出題内容 1:
記録のうち、「Of the white」を含む行から「From the camera position, how」を含む行までを、一字も変えずに書き写してください。両端の行も含めます。

抜粋文:
至福の一皿を求めて おいしさの裏側にある話

第88回
ゆっくり過ごすためのビール

春のやわらかい雨がザーザー降っている夜
西池袋・芸術劇場近くにあるベルジャン ビアバー
『ギボン』のドアを開けました。
ここは、『ブラッセルズ』(前回参照)に8年勤め
3店舗の店長を経験後、独立した
岡博文さんのお店です。

『ブラッセルズ』がざわめきの心地よさだとしたら
ここは、静の心地よさ。
カウンター10席だけの、わずか8.5坪の聖域に
ベン・ハーパーやキャロル・キングが流れ
ひとりで750mlの大瓶を無口に飲んでいる人
雑誌を広げる人
サッカーの話をする人など
ふらりとやって来ては、思い思いに過ごし
帰っていきます。

さて、1杯目のドラフト
「ヒューガルデン・ブロンシュ」の後、
岡さんが進めてくれた1本は
「ロシュフォール8」。
濃いブラウンビールですが
黒糖のような、ドライフルーツのような甘みがありながら
後味はスッキリして、とてもおいしい。
ベルギー南部ナミュール州にある
サン・レミ修道院で造られている
トラピスト・ビールだそうです。
相棒は、聖心ノートルダム修道院の
苦味の利いた「ウエストマール トリプル」を
じんわりと味わいながら
鼻歌を歌い始めました。

出題内容 2:
抜粋文によると、岡博文さんは独立する前に『ブラッセルズ』に何年勤めましたか。

元データ:

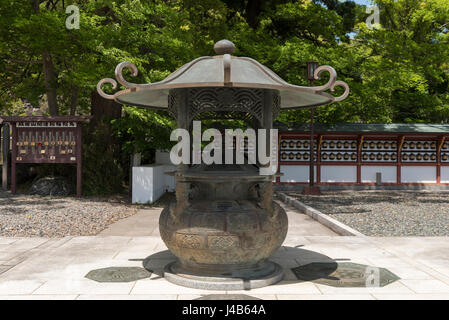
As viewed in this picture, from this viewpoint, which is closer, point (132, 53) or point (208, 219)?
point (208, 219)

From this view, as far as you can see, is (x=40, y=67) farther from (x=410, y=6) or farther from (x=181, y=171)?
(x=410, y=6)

...

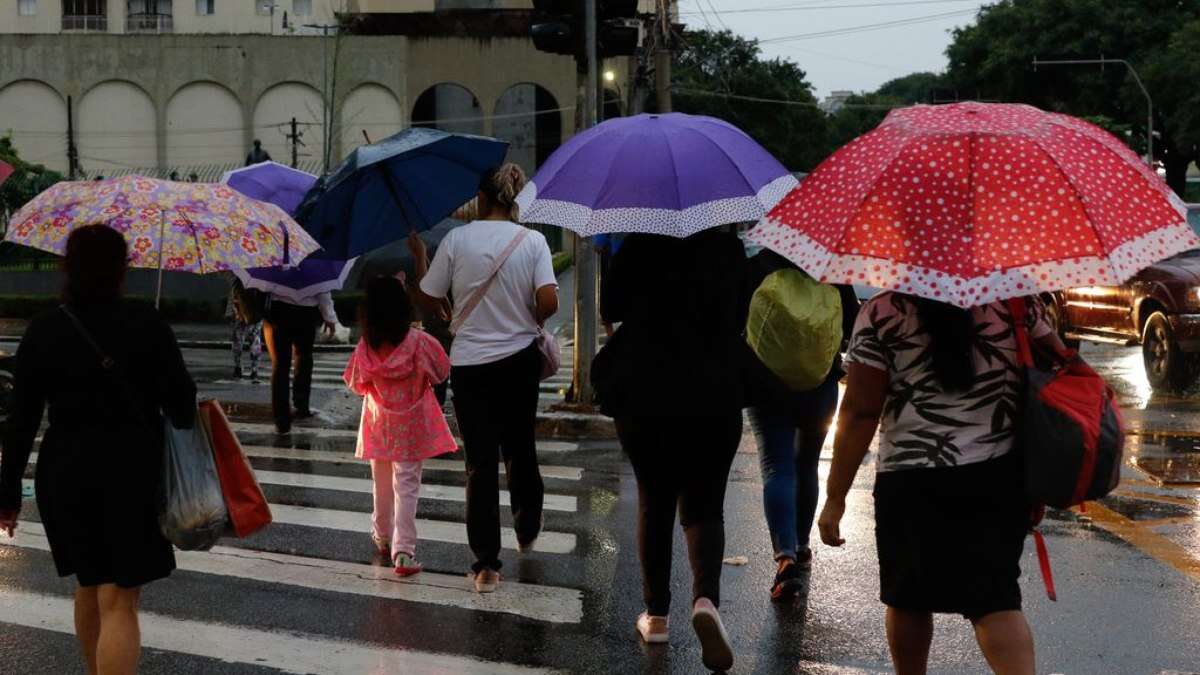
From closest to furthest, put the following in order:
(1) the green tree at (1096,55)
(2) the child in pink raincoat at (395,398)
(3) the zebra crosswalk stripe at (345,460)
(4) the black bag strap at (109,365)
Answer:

--

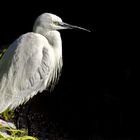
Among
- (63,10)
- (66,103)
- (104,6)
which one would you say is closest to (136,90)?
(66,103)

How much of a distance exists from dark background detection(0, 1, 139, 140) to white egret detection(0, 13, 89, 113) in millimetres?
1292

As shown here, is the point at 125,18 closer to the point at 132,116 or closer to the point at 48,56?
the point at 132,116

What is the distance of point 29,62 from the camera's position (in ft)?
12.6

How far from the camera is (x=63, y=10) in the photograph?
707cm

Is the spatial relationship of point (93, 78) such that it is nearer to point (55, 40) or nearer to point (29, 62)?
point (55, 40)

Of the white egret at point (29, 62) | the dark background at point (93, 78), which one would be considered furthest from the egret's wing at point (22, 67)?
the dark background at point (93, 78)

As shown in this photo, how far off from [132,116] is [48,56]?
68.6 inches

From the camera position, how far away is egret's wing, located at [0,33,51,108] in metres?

解答出力 1:
Of the white egret at point (29, 62) | the dark background at point (93, 78), which one would be considered furthest from the egret's wing at point (22, 67)?
the dark background at point (93, 78)

As shown in this photo, how far off from [132,116] is [48,56]?
68.6 inches

From the camera position, how far away is egret's wing, located at [0,33,51,108] in metres?

解答出力 2:
8年です。